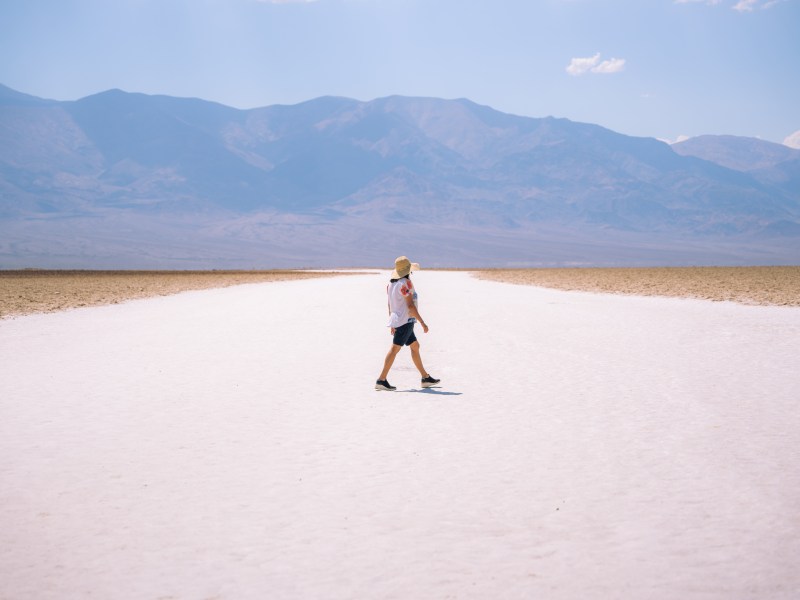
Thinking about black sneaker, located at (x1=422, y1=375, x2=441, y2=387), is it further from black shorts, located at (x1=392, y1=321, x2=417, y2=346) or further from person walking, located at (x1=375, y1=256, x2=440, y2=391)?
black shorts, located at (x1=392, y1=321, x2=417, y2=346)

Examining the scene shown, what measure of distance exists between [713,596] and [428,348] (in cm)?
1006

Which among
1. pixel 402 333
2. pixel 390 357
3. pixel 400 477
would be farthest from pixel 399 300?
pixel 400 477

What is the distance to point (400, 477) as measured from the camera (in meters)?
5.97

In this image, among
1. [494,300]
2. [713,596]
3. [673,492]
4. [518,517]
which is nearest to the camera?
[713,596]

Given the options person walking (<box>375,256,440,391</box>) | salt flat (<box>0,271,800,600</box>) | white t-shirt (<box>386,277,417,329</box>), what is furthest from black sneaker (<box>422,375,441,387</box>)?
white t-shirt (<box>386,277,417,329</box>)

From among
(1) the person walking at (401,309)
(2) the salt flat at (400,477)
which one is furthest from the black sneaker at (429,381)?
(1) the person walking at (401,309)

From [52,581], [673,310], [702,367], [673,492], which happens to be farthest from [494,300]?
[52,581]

○ ○ ○ ○ ○ ○ ○

_Problem requirements:_ The entries above should be reproduced exactly, without their pictures.

_Exercise output:_
Thinking about black sneaker, located at (x1=422, y1=375, x2=441, y2=387), is it further from black shorts, located at (x1=392, y1=321, x2=417, y2=346) or further from person walking, located at (x1=375, y1=256, x2=440, y2=391)?
black shorts, located at (x1=392, y1=321, x2=417, y2=346)

Examining the scene shown, what measure of distance exists between [713,596] and [428,348] (in cm)?
1006

Which among
1. pixel 402 333
2. pixel 390 357
3. pixel 400 477
would be farthest from pixel 399 300?
pixel 400 477

What is the distance to point (400, 477) as measured from the camera (in meters)?
5.97

In this image, among
1. [494,300]
2. [713,596]
3. [673,492]
4. [518,517]
which is nearest to the camera?
[713,596]

Given the options person walking (<box>375,256,440,391</box>) | salt flat (<box>0,271,800,600</box>) | white t-shirt (<box>386,277,417,329</box>), what is furthest from black sneaker (<box>422,375,441,387</box>)?
white t-shirt (<box>386,277,417,329</box>)

From among
(1) the person walking at (401,309)
(2) the salt flat at (400,477)
which one is furthest from the black sneaker at (429,381)?
(1) the person walking at (401,309)

From [52,581], [673,310], [702,367], [673,492], which happens to be farthest from [494,300]?
[52,581]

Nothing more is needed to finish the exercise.